Research output: Contribution to journalArticlepeer-review

Abstract

BACKGROUND: Qualitative synthesis approaches are increasingly used in healthcare research. One of the most commonly utilised approaches is meta-ethnography. This is a systematic approach which synthesises data from multiple studies to enable new insights into patients' and healthcare professionals' experiences and perspectives. Meta-ethnographies can provide important theoretical and conceptual contributions and generate evidence for healthcare practice and policy. However, there is currently a lack of clarity and guidance surrounding the data synthesis stages and process.

METHOD: This paper aimed to outline a step-by-step method for conducting a meta-ethnography with illustrative examples.

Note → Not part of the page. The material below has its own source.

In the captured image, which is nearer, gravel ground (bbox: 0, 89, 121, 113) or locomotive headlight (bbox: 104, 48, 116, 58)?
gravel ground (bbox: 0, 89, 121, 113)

RESULTS: A practical step-by-step guide for conducting meta-ethnography based on the original seven steps as developed by Noblit & Hare (Meta-ethnography: Synthesizing qualitative studies.,1998) is presented. The stages include getting started, deciding what is relevant to the initial interest, reading the studies, determining how the studies are related, translating the studies into one another, synthesising the translations and expressing the synthesis. We have incorporated adaptations and developments from recent publications. Annotations based on a previous meta-ethnography are provided. These are particularly detailed for stages 4-6, as these are often described as being the most challenging to conduct, but with the most limited amount of guidance available.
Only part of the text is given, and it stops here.